Love dough rings? Mile End, home of the big bagel shops, now boasts a donut café. Chez Boris will celebrate its grand opening this Saturday by giving away free donuts. Yes, you read that correctly. Free. Donuts.

“Donuts are the new cupcakes,” says owner Boris Volfson. Just like the trendy cupcake shops, Chez Boris offers inventive flavours. But, at 75 cents a pop for sweet donuts and $3 for beignewichs, or savoury donuts, these are affordable treats. “It’s not crazy expensive so you get to try every single type,” Volfson continues. “The model is really proletariat.”

That's a fitting description, seeing as Chez Boris is a Russian donut shop. Russian donuts are smaller and a little less sweet. They’re yeast-based and double raised, unlike cake donuts. The traditional ones are coated with confectionary sugar. Everything is made in house; nothing has ever been frozen. “For me, two of the traditional ones with a cup of tea—it’s soul food to me,” says Volfson.


It all started two years ago, when he returned to Russia for the first time in decades. “My parents took me to this donut shop that’s been open for sixty years in St. Petersburg, where I’m from.
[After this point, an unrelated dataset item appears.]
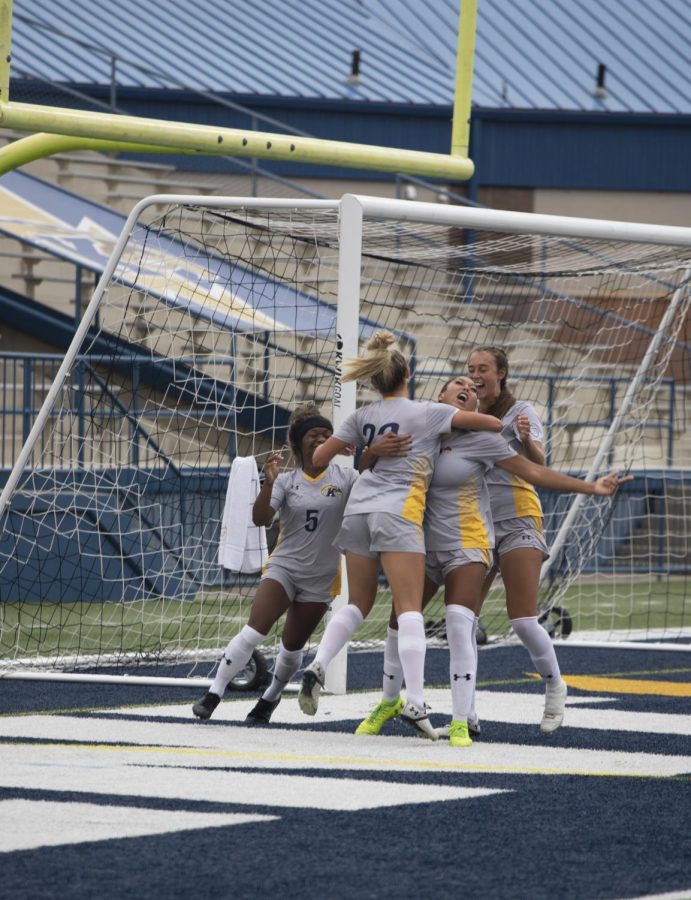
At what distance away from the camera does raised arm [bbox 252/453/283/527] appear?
8180 millimetres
I had the donuts and said, ‘I wish there was something like this in Montreal.” So he quit his IT job and opened Chez Boris.
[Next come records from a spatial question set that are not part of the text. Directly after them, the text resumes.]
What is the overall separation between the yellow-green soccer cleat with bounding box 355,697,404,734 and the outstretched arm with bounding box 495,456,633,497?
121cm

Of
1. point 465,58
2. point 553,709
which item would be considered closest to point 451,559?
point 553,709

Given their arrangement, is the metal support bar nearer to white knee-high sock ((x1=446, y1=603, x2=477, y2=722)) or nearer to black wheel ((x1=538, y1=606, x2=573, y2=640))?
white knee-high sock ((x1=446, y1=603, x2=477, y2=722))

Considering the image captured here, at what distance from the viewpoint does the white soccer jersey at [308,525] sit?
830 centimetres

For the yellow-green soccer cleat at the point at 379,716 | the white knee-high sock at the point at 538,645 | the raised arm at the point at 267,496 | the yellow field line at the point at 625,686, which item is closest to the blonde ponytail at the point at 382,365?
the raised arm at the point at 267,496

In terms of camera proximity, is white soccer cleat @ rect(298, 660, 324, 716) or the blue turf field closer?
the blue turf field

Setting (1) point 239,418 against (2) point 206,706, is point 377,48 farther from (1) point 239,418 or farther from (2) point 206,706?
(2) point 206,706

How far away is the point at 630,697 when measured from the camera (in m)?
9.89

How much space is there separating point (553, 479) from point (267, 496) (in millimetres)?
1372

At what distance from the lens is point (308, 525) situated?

Other Russian specialties include kwass, a rye-based soft drink that’s unsweetened and a little bit like soda or tonic water, as well as ‘soviet coffee,’ or drip coffee mixed with sweetened condensed milk. “We mix it in a huge tub. Here, it’s kitsch, but in Russia it’s just the way people used to drink coffee. The coffee is terrible. Putting in sweetened condensed milk helps. Milk was rare.”
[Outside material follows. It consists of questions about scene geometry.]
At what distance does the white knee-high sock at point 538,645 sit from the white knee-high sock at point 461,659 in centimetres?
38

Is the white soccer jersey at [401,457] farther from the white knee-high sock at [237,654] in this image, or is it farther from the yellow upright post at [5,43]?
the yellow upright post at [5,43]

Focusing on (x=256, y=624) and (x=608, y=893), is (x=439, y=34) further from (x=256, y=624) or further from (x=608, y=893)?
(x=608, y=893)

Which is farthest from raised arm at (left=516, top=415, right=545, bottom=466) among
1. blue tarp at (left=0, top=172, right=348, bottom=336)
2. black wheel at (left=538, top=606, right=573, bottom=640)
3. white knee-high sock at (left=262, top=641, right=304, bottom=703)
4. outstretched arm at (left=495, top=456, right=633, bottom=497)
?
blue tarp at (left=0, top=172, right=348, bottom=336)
The menu changes frequently, and includes salads and soups (borscht is one). Volfson also plans to invite guest chefs who will serve their own set menus on weekends. Volfson’s favourite? The savoury donuts. “Nobody else does this in the world,” he claims. Right now, there’s one with pork belly and hoisin sauce, a nod to Momofuku’s pork buns, and one with beets, goat cheese, and walnuts. There’s also a donut topped with smoked salmon that Volfson cures himself, a technique that he learned from his grandparents. They partly inspired the café.

“It’s a little bit of a sad story. My grandparents were bread engineers. They were essentially responsible for the mass production of bread in Russia. They worked all their lives. Then my grandpa got into a little trouble. He wasn’t allowed to leave the country for 10 years. They finally left in 2000 for Israel, with almost nothing. My grandpa works washing floors and my grandma looks after kids. They’re in their seventies, where they should be enjoying their retirement. They were supposed to come here—part of this idea was actually to spend some time with my grandparents.”

 

Chez Boris
5151 Du Parc 
Grand opening: Saturday, July 28 from 9 a.m. to 9 p.m.